Toshiba Launches Auto CXPI Responder Chip With Built-In Logic Hardware

Toshiba recently announced that it will begin sampling a new CXPI-optimized responder interface IC for automotive applications. Standards like the Clock Extension Peripheral Interface (CXPI) respond to the push toward smarter, lighter, and more responsive automotive systems.

The TB9033FTG. 

The new TB9032FNG is a highly integrated driver receiver IC that acts as a driver and receiver for CXPI signals, enabling communication between various electronic control units (ECUs) within a vehicle's body control systems, such as steering wheel switches, meter clusters, and door locks. 

Toshiba's New Driver Receiver IC

Built on Complementary Diffused Metal Oxide Semiconductor (CDMOS) technology, the TB9032FNG operates over a wide voltage range of 7 V to 18 V while also interfacing with microcontrollers at 4.5 V to 5.5 V. It supports a maximum data rate of 20 kbps.

TB9032FNG block diagram

One of the TB9032FNG's main features is its fault detection capabilities.
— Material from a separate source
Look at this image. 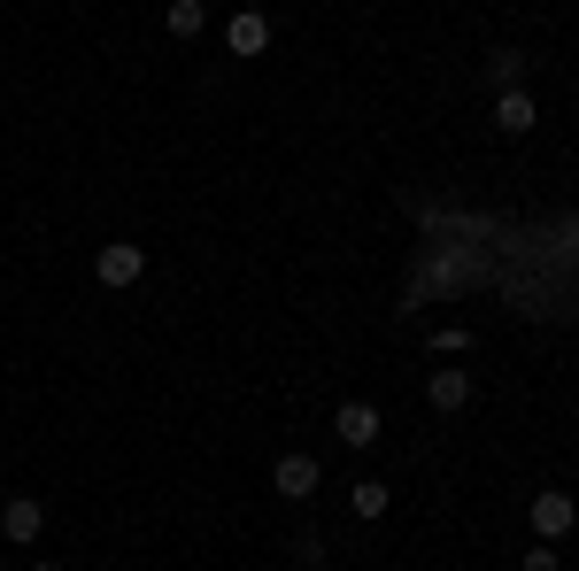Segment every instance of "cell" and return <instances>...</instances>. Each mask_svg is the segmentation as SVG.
Here are the masks:
<instances>
[{"instance_id":"ba28073f","label":"cell","mask_w":579,"mask_h":571,"mask_svg":"<svg viewBox=\"0 0 579 571\" xmlns=\"http://www.w3.org/2000/svg\"><path fill=\"white\" fill-rule=\"evenodd\" d=\"M495 124H502V132H533V93L502 86V93H495Z\"/></svg>"},{"instance_id":"52a82bcc","label":"cell","mask_w":579,"mask_h":571,"mask_svg":"<svg viewBox=\"0 0 579 571\" xmlns=\"http://www.w3.org/2000/svg\"><path fill=\"white\" fill-rule=\"evenodd\" d=\"M332 425H340V440H348V448H371V440H379V410H371V402H348Z\"/></svg>"},{"instance_id":"8992f818","label":"cell","mask_w":579,"mask_h":571,"mask_svg":"<svg viewBox=\"0 0 579 571\" xmlns=\"http://www.w3.org/2000/svg\"><path fill=\"white\" fill-rule=\"evenodd\" d=\"M426 402H433V410H448V418H456V410L471 402V379H463V371H433V379H426Z\"/></svg>"},{"instance_id":"6da1fadb","label":"cell","mask_w":579,"mask_h":571,"mask_svg":"<svg viewBox=\"0 0 579 571\" xmlns=\"http://www.w3.org/2000/svg\"><path fill=\"white\" fill-rule=\"evenodd\" d=\"M224 47H232V54H240V62H256V54H263V47H271V23H263V16H256V8H240V16H232V23H224Z\"/></svg>"},{"instance_id":"30bf717a","label":"cell","mask_w":579,"mask_h":571,"mask_svg":"<svg viewBox=\"0 0 579 571\" xmlns=\"http://www.w3.org/2000/svg\"><path fill=\"white\" fill-rule=\"evenodd\" d=\"M387 502H395V494H387L379 479H363V487H356V518H387Z\"/></svg>"},{"instance_id":"7c38bea8","label":"cell","mask_w":579,"mask_h":571,"mask_svg":"<svg viewBox=\"0 0 579 571\" xmlns=\"http://www.w3.org/2000/svg\"><path fill=\"white\" fill-rule=\"evenodd\" d=\"M39 571H54V564H39Z\"/></svg>"},{"instance_id":"8fae6325","label":"cell","mask_w":579,"mask_h":571,"mask_svg":"<svg viewBox=\"0 0 579 571\" xmlns=\"http://www.w3.org/2000/svg\"><path fill=\"white\" fill-rule=\"evenodd\" d=\"M526 571H557V541H541V549L526 557Z\"/></svg>"},{"instance_id":"9c48e42d","label":"cell","mask_w":579,"mask_h":571,"mask_svg":"<svg viewBox=\"0 0 579 571\" xmlns=\"http://www.w3.org/2000/svg\"><path fill=\"white\" fill-rule=\"evenodd\" d=\"M201 23H209V8H201V0H170V31H178V39H193Z\"/></svg>"},{"instance_id":"3957f363","label":"cell","mask_w":579,"mask_h":571,"mask_svg":"<svg viewBox=\"0 0 579 571\" xmlns=\"http://www.w3.org/2000/svg\"><path fill=\"white\" fill-rule=\"evenodd\" d=\"M93 271H101V286H132L147 271V256L132 248V240H117V248H101V263H93Z\"/></svg>"},{"instance_id":"277c9868","label":"cell","mask_w":579,"mask_h":571,"mask_svg":"<svg viewBox=\"0 0 579 571\" xmlns=\"http://www.w3.org/2000/svg\"><path fill=\"white\" fill-rule=\"evenodd\" d=\"M271 487H279L287 502L317 494V463H309V455H279V463H271Z\"/></svg>"},{"instance_id":"7a4b0ae2","label":"cell","mask_w":579,"mask_h":571,"mask_svg":"<svg viewBox=\"0 0 579 571\" xmlns=\"http://www.w3.org/2000/svg\"><path fill=\"white\" fill-rule=\"evenodd\" d=\"M572 494H533V533H541V541H565V533H572Z\"/></svg>"},{"instance_id":"5b68a950","label":"cell","mask_w":579,"mask_h":571,"mask_svg":"<svg viewBox=\"0 0 579 571\" xmlns=\"http://www.w3.org/2000/svg\"><path fill=\"white\" fill-rule=\"evenodd\" d=\"M39 525H47V510H39L31 494H16V502L0 510V533H8V541H39Z\"/></svg>"}]
</instances>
These include overheat detection with a threshold junction temperature of 150°C, undervoltage lockout (UVLO) for both BAT and VIO lines, and a dominant timeout feature that prevents bus contention. 

The chip also supports multiple modes of operation, including sleep mode for power conservation and wake-up transmission mode to resume communication quickly when necessary. In sleep mode, the IC's power consumption is significantly reduced, drawing as little as 5 μA from the BAT pin as opposed to 10 mA under normal operation. 

The CXPI Standard

CXPI is an advanced automotive communication standard formally recognized under ISO 20794. Designed to optimize automotive sub-networks, CXPI addresses the limitations of traditional communication protocols, like the Local Interconnect Network (LIN), by providing a more efficient and responsive system. 

CXPI positioning

CXPI operates through a multiplex communication method that enables two-way data exchange between a commander node and multiple responder nodes. Unlike LIN, which relies on periodic transmissions initiated by the commander, CXPI enables both the commander and responder nodes to initiate communication.  
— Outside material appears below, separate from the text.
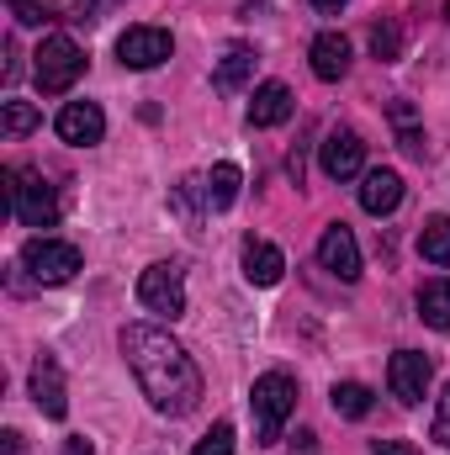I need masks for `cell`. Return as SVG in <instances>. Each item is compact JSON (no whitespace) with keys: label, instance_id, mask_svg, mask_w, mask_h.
I'll list each match as a JSON object with an SVG mask.
<instances>
[{"label":"cell","instance_id":"cell-12","mask_svg":"<svg viewBox=\"0 0 450 455\" xmlns=\"http://www.w3.org/2000/svg\"><path fill=\"white\" fill-rule=\"evenodd\" d=\"M59 138L64 143H75V148H91V143H101V132H107V116L96 101H69L64 112H59Z\"/></svg>","mask_w":450,"mask_h":455},{"label":"cell","instance_id":"cell-24","mask_svg":"<svg viewBox=\"0 0 450 455\" xmlns=\"http://www.w3.org/2000/svg\"><path fill=\"white\" fill-rule=\"evenodd\" d=\"M371 53H376L382 64H392V59L403 53V32H398V21H376V27H371Z\"/></svg>","mask_w":450,"mask_h":455},{"label":"cell","instance_id":"cell-33","mask_svg":"<svg viewBox=\"0 0 450 455\" xmlns=\"http://www.w3.org/2000/svg\"><path fill=\"white\" fill-rule=\"evenodd\" d=\"M446 16H450V5H446Z\"/></svg>","mask_w":450,"mask_h":455},{"label":"cell","instance_id":"cell-20","mask_svg":"<svg viewBox=\"0 0 450 455\" xmlns=\"http://www.w3.org/2000/svg\"><path fill=\"white\" fill-rule=\"evenodd\" d=\"M392 122H398V148L408 159H424V132H419V116L408 101H392Z\"/></svg>","mask_w":450,"mask_h":455},{"label":"cell","instance_id":"cell-14","mask_svg":"<svg viewBox=\"0 0 450 455\" xmlns=\"http://www.w3.org/2000/svg\"><path fill=\"white\" fill-rule=\"evenodd\" d=\"M308 64H313V75L318 80H344L350 75V37L344 32H318L313 37V48H308Z\"/></svg>","mask_w":450,"mask_h":455},{"label":"cell","instance_id":"cell-28","mask_svg":"<svg viewBox=\"0 0 450 455\" xmlns=\"http://www.w3.org/2000/svg\"><path fill=\"white\" fill-rule=\"evenodd\" d=\"M286 455H318V435H313V429H297V435H292V451Z\"/></svg>","mask_w":450,"mask_h":455},{"label":"cell","instance_id":"cell-2","mask_svg":"<svg viewBox=\"0 0 450 455\" xmlns=\"http://www.w3.org/2000/svg\"><path fill=\"white\" fill-rule=\"evenodd\" d=\"M297 408V381L286 371H265L254 387H249V413H254V445H276L286 419Z\"/></svg>","mask_w":450,"mask_h":455},{"label":"cell","instance_id":"cell-13","mask_svg":"<svg viewBox=\"0 0 450 455\" xmlns=\"http://www.w3.org/2000/svg\"><path fill=\"white\" fill-rule=\"evenodd\" d=\"M360 207H366L371 218L398 212V207H403V175H398V170H366V175H360Z\"/></svg>","mask_w":450,"mask_h":455},{"label":"cell","instance_id":"cell-23","mask_svg":"<svg viewBox=\"0 0 450 455\" xmlns=\"http://www.w3.org/2000/svg\"><path fill=\"white\" fill-rule=\"evenodd\" d=\"M37 127V107L32 101H5L0 107V132L5 138H21V132H32Z\"/></svg>","mask_w":450,"mask_h":455},{"label":"cell","instance_id":"cell-19","mask_svg":"<svg viewBox=\"0 0 450 455\" xmlns=\"http://www.w3.org/2000/svg\"><path fill=\"white\" fill-rule=\"evenodd\" d=\"M419 254L430 265H450V218H430L419 228Z\"/></svg>","mask_w":450,"mask_h":455},{"label":"cell","instance_id":"cell-30","mask_svg":"<svg viewBox=\"0 0 450 455\" xmlns=\"http://www.w3.org/2000/svg\"><path fill=\"white\" fill-rule=\"evenodd\" d=\"M64 455H96V445L85 435H75V440H64Z\"/></svg>","mask_w":450,"mask_h":455},{"label":"cell","instance_id":"cell-16","mask_svg":"<svg viewBox=\"0 0 450 455\" xmlns=\"http://www.w3.org/2000/svg\"><path fill=\"white\" fill-rule=\"evenodd\" d=\"M281 270H286V254L276 243H265V238H249L244 243V281L249 286H276Z\"/></svg>","mask_w":450,"mask_h":455},{"label":"cell","instance_id":"cell-32","mask_svg":"<svg viewBox=\"0 0 450 455\" xmlns=\"http://www.w3.org/2000/svg\"><path fill=\"white\" fill-rule=\"evenodd\" d=\"M318 11H339V5H350V0H313Z\"/></svg>","mask_w":450,"mask_h":455},{"label":"cell","instance_id":"cell-4","mask_svg":"<svg viewBox=\"0 0 450 455\" xmlns=\"http://www.w3.org/2000/svg\"><path fill=\"white\" fill-rule=\"evenodd\" d=\"M80 75H85V53L75 48V37H64V32L43 37V48L32 53V80H37V91H43V96H64Z\"/></svg>","mask_w":450,"mask_h":455},{"label":"cell","instance_id":"cell-26","mask_svg":"<svg viewBox=\"0 0 450 455\" xmlns=\"http://www.w3.org/2000/svg\"><path fill=\"white\" fill-rule=\"evenodd\" d=\"M191 455H233V424H213V429L197 440Z\"/></svg>","mask_w":450,"mask_h":455},{"label":"cell","instance_id":"cell-1","mask_svg":"<svg viewBox=\"0 0 450 455\" xmlns=\"http://www.w3.org/2000/svg\"><path fill=\"white\" fill-rule=\"evenodd\" d=\"M117 344H122V355H127V365H133L143 397L154 403V413L186 419V413L202 403V371H197V360L170 339L165 329H154V323H127Z\"/></svg>","mask_w":450,"mask_h":455},{"label":"cell","instance_id":"cell-31","mask_svg":"<svg viewBox=\"0 0 450 455\" xmlns=\"http://www.w3.org/2000/svg\"><path fill=\"white\" fill-rule=\"evenodd\" d=\"M0 440H5V455H21V435H16V429H5Z\"/></svg>","mask_w":450,"mask_h":455},{"label":"cell","instance_id":"cell-27","mask_svg":"<svg viewBox=\"0 0 450 455\" xmlns=\"http://www.w3.org/2000/svg\"><path fill=\"white\" fill-rule=\"evenodd\" d=\"M435 440L450 451V381H446V392H440V408H435Z\"/></svg>","mask_w":450,"mask_h":455},{"label":"cell","instance_id":"cell-15","mask_svg":"<svg viewBox=\"0 0 450 455\" xmlns=\"http://www.w3.org/2000/svg\"><path fill=\"white\" fill-rule=\"evenodd\" d=\"M292 112H297V101H292V91H286L281 80H265V85L249 96V127H281Z\"/></svg>","mask_w":450,"mask_h":455},{"label":"cell","instance_id":"cell-6","mask_svg":"<svg viewBox=\"0 0 450 455\" xmlns=\"http://www.w3.org/2000/svg\"><path fill=\"white\" fill-rule=\"evenodd\" d=\"M138 302H143L149 313H159V318H181V313H186V270L170 265V259L149 265V270L138 275Z\"/></svg>","mask_w":450,"mask_h":455},{"label":"cell","instance_id":"cell-9","mask_svg":"<svg viewBox=\"0 0 450 455\" xmlns=\"http://www.w3.org/2000/svg\"><path fill=\"white\" fill-rule=\"evenodd\" d=\"M318 164H324L329 180H355V175L366 170V143H360V132H355V127H334V132L318 143Z\"/></svg>","mask_w":450,"mask_h":455},{"label":"cell","instance_id":"cell-22","mask_svg":"<svg viewBox=\"0 0 450 455\" xmlns=\"http://www.w3.org/2000/svg\"><path fill=\"white\" fill-rule=\"evenodd\" d=\"M233 202H238V170L233 164H213V175H207V207L228 212Z\"/></svg>","mask_w":450,"mask_h":455},{"label":"cell","instance_id":"cell-29","mask_svg":"<svg viewBox=\"0 0 450 455\" xmlns=\"http://www.w3.org/2000/svg\"><path fill=\"white\" fill-rule=\"evenodd\" d=\"M371 455H419V451H414L408 440H376V445H371Z\"/></svg>","mask_w":450,"mask_h":455},{"label":"cell","instance_id":"cell-3","mask_svg":"<svg viewBox=\"0 0 450 455\" xmlns=\"http://www.w3.org/2000/svg\"><path fill=\"white\" fill-rule=\"evenodd\" d=\"M0 180H5V207H11L16 223H27V228H53L59 223V196H53V186H48L43 175H32V170H5Z\"/></svg>","mask_w":450,"mask_h":455},{"label":"cell","instance_id":"cell-25","mask_svg":"<svg viewBox=\"0 0 450 455\" xmlns=\"http://www.w3.org/2000/svg\"><path fill=\"white\" fill-rule=\"evenodd\" d=\"M5 5H11V16H16L21 27H48V21L59 16L48 0H5Z\"/></svg>","mask_w":450,"mask_h":455},{"label":"cell","instance_id":"cell-21","mask_svg":"<svg viewBox=\"0 0 450 455\" xmlns=\"http://www.w3.org/2000/svg\"><path fill=\"white\" fill-rule=\"evenodd\" d=\"M329 403H334L339 419H366V413H371V387H360V381H339L334 392H329Z\"/></svg>","mask_w":450,"mask_h":455},{"label":"cell","instance_id":"cell-17","mask_svg":"<svg viewBox=\"0 0 450 455\" xmlns=\"http://www.w3.org/2000/svg\"><path fill=\"white\" fill-rule=\"evenodd\" d=\"M249 75H254V48L233 43V48L223 53V64H218V75H213V85H218L223 96H233V91H238V85H244Z\"/></svg>","mask_w":450,"mask_h":455},{"label":"cell","instance_id":"cell-18","mask_svg":"<svg viewBox=\"0 0 450 455\" xmlns=\"http://www.w3.org/2000/svg\"><path fill=\"white\" fill-rule=\"evenodd\" d=\"M419 318L446 334L450 329V281H424L419 286Z\"/></svg>","mask_w":450,"mask_h":455},{"label":"cell","instance_id":"cell-5","mask_svg":"<svg viewBox=\"0 0 450 455\" xmlns=\"http://www.w3.org/2000/svg\"><path fill=\"white\" fill-rule=\"evenodd\" d=\"M21 270H27L32 281H43V286H64V281H75V270H80V249L64 243V238H32V243L21 249Z\"/></svg>","mask_w":450,"mask_h":455},{"label":"cell","instance_id":"cell-10","mask_svg":"<svg viewBox=\"0 0 450 455\" xmlns=\"http://www.w3.org/2000/svg\"><path fill=\"white\" fill-rule=\"evenodd\" d=\"M318 265H324L329 275H339L344 286L360 281V243H355V233H350L344 223L324 228V238H318Z\"/></svg>","mask_w":450,"mask_h":455},{"label":"cell","instance_id":"cell-8","mask_svg":"<svg viewBox=\"0 0 450 455\" xmlns=\"http://www.w3.org/2000/svg\"><path fill=\"white\" fill-rule=\"evenodd\" d=\"M430 355H419V349H398L392 355V365H387V381H392V397L403 403V408H419L424 397H430Z\"/></svg>","mask_w":450,"mask_h":455},{"label":"cell","instance_id":"cell-11","mask_svg":"<svg viewBox=\"0 0 450 455\" xmlns=\"http://www.w3.org/2000/svg\"><path fill=\"white\" fill-rule=\"evenodd\" d=\"M32 403L43 419H64L69 413V387H64V371L53 355H37L32 360Z\"/></svg>","mask_w":450,"mask_h":455},{"label":"cell","instance_id":"cell-7","mask_svg":"<svg viewBox=\"0 0 450 455\" xmlns=\"http://www.w3.org/2000/svg\"><path fill=\"white\" fill-rule=\"evenodd\" d=\"M170 53H175V37H170L165 27H127V32L117 37V59H122L127 69H159Z\"/></svg>","mask_w":450,"mask_h":455}]
</instances>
The standard also supports large-capacity data transfer and high-speed response, which are vital for handling the complex data streams generated by today’s advanced automotive systems. Additionally, by reducing the wiring harnesses, CXPI helps decrease vehicle weight.
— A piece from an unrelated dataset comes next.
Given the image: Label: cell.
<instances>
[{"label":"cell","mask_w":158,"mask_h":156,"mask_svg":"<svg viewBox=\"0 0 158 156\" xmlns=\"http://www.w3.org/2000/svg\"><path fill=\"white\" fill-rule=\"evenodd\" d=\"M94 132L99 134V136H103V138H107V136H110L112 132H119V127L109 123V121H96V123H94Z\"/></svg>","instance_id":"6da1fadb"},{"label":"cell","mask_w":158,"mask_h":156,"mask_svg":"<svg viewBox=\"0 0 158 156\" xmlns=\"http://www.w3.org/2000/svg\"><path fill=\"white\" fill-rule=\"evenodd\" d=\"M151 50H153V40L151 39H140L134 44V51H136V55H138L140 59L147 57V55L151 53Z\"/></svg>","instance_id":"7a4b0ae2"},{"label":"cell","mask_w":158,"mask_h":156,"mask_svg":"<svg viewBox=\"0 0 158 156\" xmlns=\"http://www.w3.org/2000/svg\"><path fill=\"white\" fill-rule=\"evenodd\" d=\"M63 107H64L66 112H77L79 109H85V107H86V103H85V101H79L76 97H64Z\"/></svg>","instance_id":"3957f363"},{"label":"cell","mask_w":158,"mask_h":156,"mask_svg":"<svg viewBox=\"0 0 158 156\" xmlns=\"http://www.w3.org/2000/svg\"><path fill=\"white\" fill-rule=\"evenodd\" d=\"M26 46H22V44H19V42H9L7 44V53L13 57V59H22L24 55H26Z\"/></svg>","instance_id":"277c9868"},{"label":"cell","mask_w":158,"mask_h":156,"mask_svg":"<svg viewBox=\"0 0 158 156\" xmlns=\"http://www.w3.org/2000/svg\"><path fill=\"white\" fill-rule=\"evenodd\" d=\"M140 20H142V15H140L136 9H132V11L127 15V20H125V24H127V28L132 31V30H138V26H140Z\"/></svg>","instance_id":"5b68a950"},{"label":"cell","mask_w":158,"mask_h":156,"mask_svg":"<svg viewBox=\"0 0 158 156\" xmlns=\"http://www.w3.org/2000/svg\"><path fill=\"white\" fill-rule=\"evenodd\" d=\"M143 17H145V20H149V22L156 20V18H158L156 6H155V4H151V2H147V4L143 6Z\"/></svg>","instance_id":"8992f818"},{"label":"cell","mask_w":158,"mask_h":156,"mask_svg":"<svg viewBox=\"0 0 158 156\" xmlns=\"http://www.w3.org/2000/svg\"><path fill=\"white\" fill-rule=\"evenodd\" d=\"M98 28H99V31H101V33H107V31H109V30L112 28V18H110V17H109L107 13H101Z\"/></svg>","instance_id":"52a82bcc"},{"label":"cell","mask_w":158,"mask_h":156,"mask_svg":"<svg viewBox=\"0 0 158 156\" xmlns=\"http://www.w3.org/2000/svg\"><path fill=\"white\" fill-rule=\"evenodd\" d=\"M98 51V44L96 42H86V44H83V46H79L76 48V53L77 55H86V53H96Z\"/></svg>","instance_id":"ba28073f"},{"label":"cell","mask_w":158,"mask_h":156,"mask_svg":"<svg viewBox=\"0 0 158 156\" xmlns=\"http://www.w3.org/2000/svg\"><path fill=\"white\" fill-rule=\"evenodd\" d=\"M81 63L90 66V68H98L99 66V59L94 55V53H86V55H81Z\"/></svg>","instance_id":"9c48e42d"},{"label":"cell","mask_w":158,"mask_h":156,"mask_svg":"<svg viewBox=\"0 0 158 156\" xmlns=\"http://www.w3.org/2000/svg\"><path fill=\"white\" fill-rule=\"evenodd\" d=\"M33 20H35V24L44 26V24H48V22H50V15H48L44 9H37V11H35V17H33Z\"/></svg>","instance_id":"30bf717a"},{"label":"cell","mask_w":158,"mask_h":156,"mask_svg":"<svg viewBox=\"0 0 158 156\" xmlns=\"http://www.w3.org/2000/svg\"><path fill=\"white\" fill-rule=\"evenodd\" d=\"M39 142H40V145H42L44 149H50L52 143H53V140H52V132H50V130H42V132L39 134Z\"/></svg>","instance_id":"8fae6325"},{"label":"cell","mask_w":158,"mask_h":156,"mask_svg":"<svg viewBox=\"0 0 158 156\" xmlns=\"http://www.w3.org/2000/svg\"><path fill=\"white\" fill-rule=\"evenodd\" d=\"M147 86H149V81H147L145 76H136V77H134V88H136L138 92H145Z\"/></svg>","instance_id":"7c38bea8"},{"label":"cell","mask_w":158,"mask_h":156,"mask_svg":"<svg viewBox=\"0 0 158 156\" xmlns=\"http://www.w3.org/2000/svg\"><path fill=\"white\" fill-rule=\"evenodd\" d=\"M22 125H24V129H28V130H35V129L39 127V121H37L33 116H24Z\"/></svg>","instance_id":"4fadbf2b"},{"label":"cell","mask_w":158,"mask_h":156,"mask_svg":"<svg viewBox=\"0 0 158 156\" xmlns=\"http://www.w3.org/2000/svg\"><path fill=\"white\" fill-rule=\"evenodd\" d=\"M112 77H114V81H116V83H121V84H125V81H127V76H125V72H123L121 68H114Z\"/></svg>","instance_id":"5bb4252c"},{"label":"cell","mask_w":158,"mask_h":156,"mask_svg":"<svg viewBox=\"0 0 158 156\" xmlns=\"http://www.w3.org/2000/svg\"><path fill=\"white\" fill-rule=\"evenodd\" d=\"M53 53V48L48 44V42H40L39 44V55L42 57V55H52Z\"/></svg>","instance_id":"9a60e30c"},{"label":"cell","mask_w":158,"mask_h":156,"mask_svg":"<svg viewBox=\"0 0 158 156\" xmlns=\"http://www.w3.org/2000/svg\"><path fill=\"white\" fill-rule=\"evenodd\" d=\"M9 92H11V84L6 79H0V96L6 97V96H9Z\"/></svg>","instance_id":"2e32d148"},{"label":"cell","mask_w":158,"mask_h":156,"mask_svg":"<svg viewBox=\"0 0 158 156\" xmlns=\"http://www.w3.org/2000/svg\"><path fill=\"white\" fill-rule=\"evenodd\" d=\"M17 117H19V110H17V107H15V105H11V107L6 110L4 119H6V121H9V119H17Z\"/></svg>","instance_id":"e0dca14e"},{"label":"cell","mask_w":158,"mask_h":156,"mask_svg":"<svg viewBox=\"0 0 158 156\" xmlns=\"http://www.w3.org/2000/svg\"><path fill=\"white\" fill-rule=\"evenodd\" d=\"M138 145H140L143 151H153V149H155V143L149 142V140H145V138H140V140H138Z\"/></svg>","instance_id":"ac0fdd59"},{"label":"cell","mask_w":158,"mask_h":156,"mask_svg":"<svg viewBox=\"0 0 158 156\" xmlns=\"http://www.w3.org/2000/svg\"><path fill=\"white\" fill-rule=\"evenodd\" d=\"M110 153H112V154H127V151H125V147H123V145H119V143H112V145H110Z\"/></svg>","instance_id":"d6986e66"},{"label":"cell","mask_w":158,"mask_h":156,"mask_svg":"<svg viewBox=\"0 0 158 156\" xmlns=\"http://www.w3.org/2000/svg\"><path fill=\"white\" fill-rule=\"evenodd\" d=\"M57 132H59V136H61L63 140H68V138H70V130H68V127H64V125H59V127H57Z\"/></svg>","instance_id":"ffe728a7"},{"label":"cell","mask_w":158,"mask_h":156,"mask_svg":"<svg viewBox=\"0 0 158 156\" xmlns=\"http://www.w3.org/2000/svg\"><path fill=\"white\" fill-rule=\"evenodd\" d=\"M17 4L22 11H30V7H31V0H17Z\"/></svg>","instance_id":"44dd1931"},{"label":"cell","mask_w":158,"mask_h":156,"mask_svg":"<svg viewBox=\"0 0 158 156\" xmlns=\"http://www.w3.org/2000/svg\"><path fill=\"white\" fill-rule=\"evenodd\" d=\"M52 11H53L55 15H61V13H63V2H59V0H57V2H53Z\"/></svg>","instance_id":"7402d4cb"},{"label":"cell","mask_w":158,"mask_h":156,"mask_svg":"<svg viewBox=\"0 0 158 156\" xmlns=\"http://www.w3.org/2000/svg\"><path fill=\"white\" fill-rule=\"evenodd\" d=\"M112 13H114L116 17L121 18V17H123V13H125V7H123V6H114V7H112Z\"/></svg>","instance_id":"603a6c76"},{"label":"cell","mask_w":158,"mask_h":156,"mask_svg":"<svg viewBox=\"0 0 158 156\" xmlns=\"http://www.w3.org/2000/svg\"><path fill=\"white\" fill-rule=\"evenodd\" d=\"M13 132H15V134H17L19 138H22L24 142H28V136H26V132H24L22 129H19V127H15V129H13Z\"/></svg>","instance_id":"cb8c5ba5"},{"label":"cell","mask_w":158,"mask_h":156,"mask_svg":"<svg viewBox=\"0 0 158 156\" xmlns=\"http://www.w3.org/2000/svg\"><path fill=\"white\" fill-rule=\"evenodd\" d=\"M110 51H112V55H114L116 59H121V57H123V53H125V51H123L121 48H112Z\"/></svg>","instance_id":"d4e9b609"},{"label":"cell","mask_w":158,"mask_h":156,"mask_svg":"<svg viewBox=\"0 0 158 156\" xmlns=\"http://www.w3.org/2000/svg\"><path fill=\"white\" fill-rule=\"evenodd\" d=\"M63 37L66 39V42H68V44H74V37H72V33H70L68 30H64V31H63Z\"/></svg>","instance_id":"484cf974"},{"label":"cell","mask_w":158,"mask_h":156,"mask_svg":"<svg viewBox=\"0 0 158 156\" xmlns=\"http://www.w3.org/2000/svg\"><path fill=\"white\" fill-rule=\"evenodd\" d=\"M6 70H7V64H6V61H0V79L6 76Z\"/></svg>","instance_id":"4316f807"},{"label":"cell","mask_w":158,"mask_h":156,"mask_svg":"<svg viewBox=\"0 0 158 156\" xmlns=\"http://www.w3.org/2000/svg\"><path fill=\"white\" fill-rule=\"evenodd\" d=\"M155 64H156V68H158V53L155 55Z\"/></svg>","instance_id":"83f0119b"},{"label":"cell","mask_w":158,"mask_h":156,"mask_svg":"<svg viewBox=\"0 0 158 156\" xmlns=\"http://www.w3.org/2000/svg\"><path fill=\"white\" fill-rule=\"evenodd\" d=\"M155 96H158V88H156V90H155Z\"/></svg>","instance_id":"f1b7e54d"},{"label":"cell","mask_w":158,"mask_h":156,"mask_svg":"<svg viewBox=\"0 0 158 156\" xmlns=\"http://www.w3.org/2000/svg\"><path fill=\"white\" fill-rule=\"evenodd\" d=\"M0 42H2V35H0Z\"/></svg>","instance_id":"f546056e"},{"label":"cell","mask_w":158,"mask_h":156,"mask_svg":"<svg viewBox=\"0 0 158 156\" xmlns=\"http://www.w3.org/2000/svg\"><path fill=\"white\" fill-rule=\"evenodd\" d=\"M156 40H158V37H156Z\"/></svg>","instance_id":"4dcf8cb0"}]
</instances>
Evolving Automotive Communications

As modern cars integrate more electronic control units (ECUs) for various functions like body control, steering, and safety systems, robust, high-speed communication protocols are becoming more necessary. Adopting standards like CXPI is part of an effort toward smarter and more streamlined vehicle networks. As these technologies mature and are supported by solutions like Toshiba’s TB9032FNG, they may lead to automotive networks that are more resilient and adaptable.